Jeff Kallman's excellent The Easy Ace: A Journal of Classic Radio
is a wonderful place to spend hours on end, rediscovering the Golden Age of Radio
as it's meant to be discovered and celebrated. Article after article
is filled with a wonderful new vignette about Golden Age Radio History.
---The Digital Deli Online.

[I]n his matchless on-this-day approach to chronicling “yesteryear,”
he easily aces out a less organized mind like mine,
which promptly lapsed into a more idiosyncratic mode of relating the past.
---broadcastellan.

Saturday, September 12, 2009

The Lady's No Tiger: The Way It Was, 12 September


The Daily Sentinel newsroom bristles when a racketeer is shot to death over suspicion of turning to cooperate with authorities, but Britt (Al Hodge) neutralises Lowry's (Jack Petruzzi) and Casey's (Leonore Allman) excitement when he reveals the killer---a woman---confessed to the crime, a possible crime of passion borne of jealousy. Which prompts the Sentinel staffers to smell a rat, after eager young reporter Gayle Manning (unknown) gets to question the woman in jail . . . and begins to suspect she's taking the fall for another killer.

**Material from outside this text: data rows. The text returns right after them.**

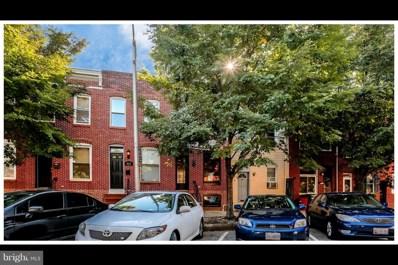 931 Kenwood Avenue, Baltimore, MD 21224 - MLS#: 1000047711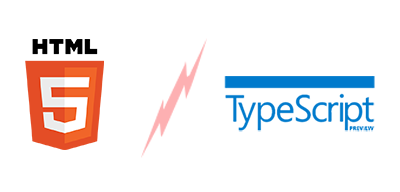 typescript TypeScript  An Alternative to JavaScript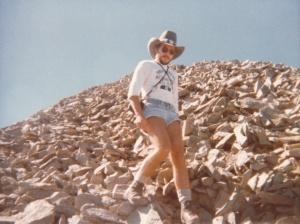 Lone Peak Summit #5, Big Sky, MT (1978) by Mark D. Jones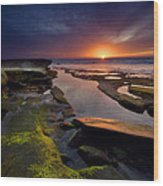 Tidepool Sunsets Wood Print by Peter Tellone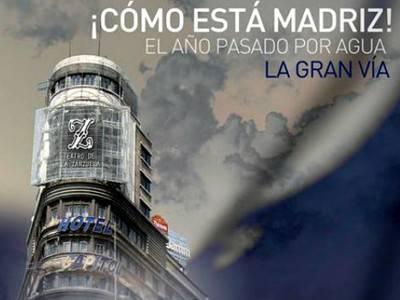 """LA GRAN VÍA"" | Teatro Nacional de La Zarzuela de Madrid"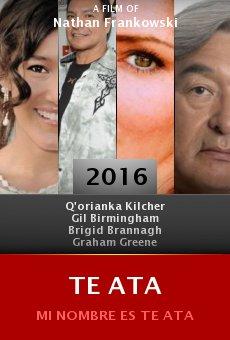 Ver película Te Ata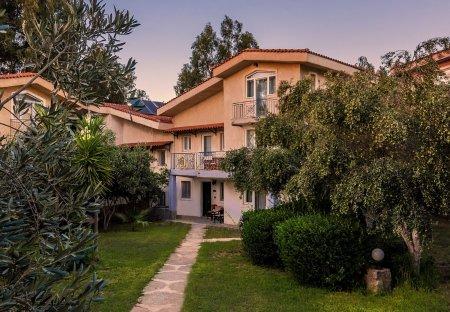 Bungalow in Kos, Greece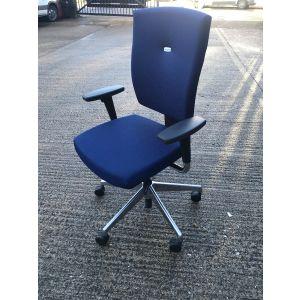 Senator Sprint Chair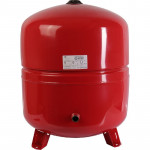 Расширительные баки для отопление Stout (цвет красный)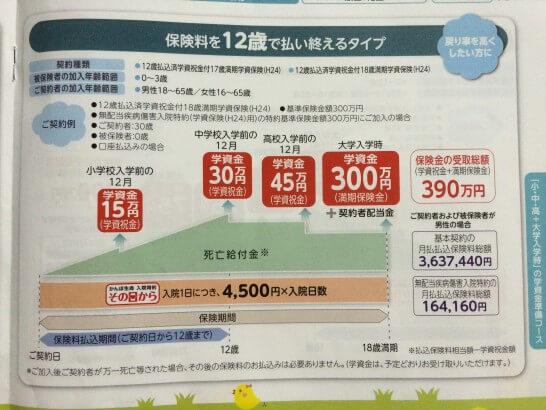 小・中・高+大学入学時の学資金準備コース(12歳払込プラン)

Her suspicion sends Britt and Kato (Rollon Parker) after the full story, despite Kato's rare reservation, after Manning reveals a possible ploy by the lady suspect---an engagement ring she claims to have worn for longer than she's really worn it. The team rolls out and slips into the apartment in spite of constant police vigil---and rescues a police officer when a fire breaks out in the building, but not before finding evidence that could exonerate the confessor even if it doesn't immediately yield a hint toward the actual killer.

Mike Axford: Gil Shea. Newsboy: Also Rollon Parker. Additional cast: Unknown. Announcer: Possibly Charles Wood. Director: James Jewell. Writer: Fran Striker.

CHANNEL SURFING . . .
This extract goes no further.